_EXERCISE OBJECTIVE_
Copy the Avro schema text from "Avro schema: double" down to "value is None.", and replace each "32-bit" with "4-byte".

_TEXT EXCERPT_

The Avro enum type is a named schema. py-avro-schema uses the Python class name as the schema name. Avro enum symbols must be strings.

Example:

# File shipping/models.py

import enum

class ShipType(enum.Enum):
    SAILING_VESSEL = "SAILING_VESSEL"
    MOTOR_VESSEL = "MOTOR_VESSEL"

Outputs as:

{
  "type": "enum",
  "name": "ShipType",
  "namespace": "shipping",
  "symbols": ["SAILING_VESSEL", "MOTOR_VESSEL"],
  "default": "SAILING_VESSEL"
}

The default value is taken from the first defined enum symbol and is used to support writer/reader schema resolution.

:class:`float` (and subclasses)

Avro schema: double

To output as the 32-bit Avro schema float instead, use :attr:`py_avro_schema.Option.FLOAT_32`.

:class:`int` (and subclasses)

Avro schema: long

To output as the 32-bit Avro schema int instead, use :attr:`py_avro_schema.Option.INT_32`.

Avro schema: null

This schema is typically used as a "unioned" type where the default value is None.

Avro schema: bytes
Avro logical type: decimal

:class:`py_avro_schema.DecimalType` is a generic type for standard library :class:`decimal.Decimal` values. The generic type is used to define the scale and precision of a field.

For example, a decimal field with precision 4 and scale 2 is defined like this:

import py_avro_schema as pas

construction_costs: pas.DecimalType[4, 2]

Values can be assigned like normal, e.g. construction_costs = decimal.Decimal("12.34").

The Avro schema for the above type is:

{
  "type": "bytes",
  "logicalType": "decimal",
  "precision": 4,
  "scale": 2
}

Avro schema: string

:class:`str` subclasses ("named strings")

Avro schema: string

Python classes inheriting from :class:`str` are converted to Avro string schemas to support serialization of any arbitrary Python types "as a string value".

Primarily to support deserialization of Avro data, a custom property namedString is added and populated as the schema's namespace followed by the class name. The custom property is used here since the Avro string schema is not a "named" schema. py-avro-schema schema uses the same namespace logic as with real named Avro schemas.

Example:

# file shipping/models.py

class PortName(str):
     ...

Outputs as:

{
  "type": "string",
  "namedString": "shipping.PortName"
}
Avro schema: string
Avro logical type: uuid

_DATASET RECORDS_
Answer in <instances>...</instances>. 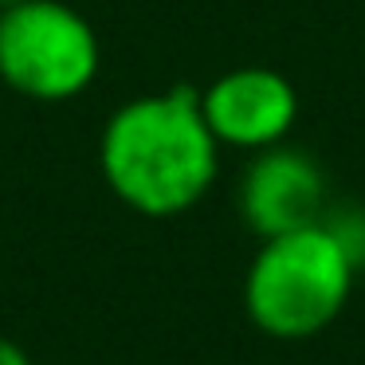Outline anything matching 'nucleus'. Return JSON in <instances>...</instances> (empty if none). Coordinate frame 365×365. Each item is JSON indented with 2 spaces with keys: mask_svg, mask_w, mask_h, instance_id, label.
<instances>
[{
  "mask_svg": "<svg viewBox=\"0 0 365 365\" xmlns=\"http://www.w3.org/2000/svg\"><path fill=\"white\" fill-rule=\"evenodd\" d=\"M103 71V43L67 0H20L0 12V79L32 103H71Z\"/></svg>",
  "mask_w": 365,
  "mask_h": 365,
  "instance_id": "3",
  "label": "nucleus"
},
{
  "mask_svg": "<svg viewBox=\"0 0 365 365\" xmlns=\"http://www.w3.org/2000/svg\"><path fill=\"white\" fill-rule=\"evenodd\" d=\"M200 110L220 145L267 150L291 134L299 95L271 67H236L200 91Z\"/></svg>",
  "mask_w": 365,
  "mask_h": 365,
  "instance_id": "4",
  "label": "nucleus"
},
{
  "mask_svg": "<svg viewBox=\"0 0 365 365\" xmlns=\"http://www.w3.org/2000/svg\"><path fill=\"white\" fill-rule=\"evenodd\" d=\"M220 142L197 87H169L122 103L98 138V169L110 192L142 216H177L216 181Z\"/></svg>",
  "mask_w": 365,
  "mask_h": 365,
  "instance_id": "1",
  "label": "nucleus"
},
{
  "mask_svg": "<svg viewBox=\"0 0 365 365\" xmlns=\"http://www.w3.org/2000/svg\"><path fill=\"white\" fill-rule=\"evenodd\" d=\"M354 275V263L318 220L263 240L244 279V307L271 338H310L341 314Z\"/></svg>",
  "mask_w": 365,
  "mask_h": 365,
  "instance_id": "2",
  "label": "nucleus"
},
{
  "mask_svg": "<svg viewBox=\"0 0 365 365\" xmlns=\"http://www.w3.org/2000/svg\"><path fill=\"white\" fill-rule=\"evenodd\" d=\"M322 228L338 240V247L346 252V259L354 263V271H361L365 267V208H357V205L326 208Z\"/></svg>",
  "mask_w": 365,
  "mask_h": 365,
  "instance_id": "6",
  "label": "nucleus"
},
{
  "mask_svg": "<svg viewBox=\"0 0 365 365\" xmlns=\"http://www.w3.org/2000/svg\"><path fill=\"white\" fill-rule=\"evenodd\" d=\"M0 365H32V357H28V349L16 338H4L0 334Z\"/></svg>",
  "mask_w": 365,
  "mask_h": 365,
  "instance_id": "7",
  "label": "nucleus"
},
{
  "mask_svg": "<svg viewBox=\"0 0 365 365\" xmlns=\"http://www.w3.org/2000/svg\"><path fill=\"white\" fill-rule=\"evenodd\" d=\"M326 177L318 161L302 150L267 145L255 150L240 181V212L252 224V232L283 236L294 228H310L326 212Z\"/></svg>",
  "mask_w": 365,
  "mask_h": 365,
  "instance_id": "5",
  "label": "nucleus"
},
{
  "mask_svg": "<svg viewBox=\"0 0 365 365\" xmlns=\"http://www.w3.org/2000/svg\"><path fill=\"white\" fill-rule=\"evenodd\" d=\"M12 4H20V0H0V12H4V9H12Z\"/></svg>",
  "mask_w": 365,
  "mask_h": 365,
  "instance_id": "8",
  "label": "nucleus"
}]
</instances>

_RIGHT ANSWER_
Avro schema: double

To output as the 4-byte Avro schema float instead, use :attr:`py_avro_schema.Option.FLOAT_32`.

:class:`int` (and subclasses)

Avro schema: long

To output as the 4-byte Avro schema int instead, use :attr:`py_avro_schema.Option.INT_32`.

Avro schema: null

This schema is typically used as a "unioned" type where the default value is None.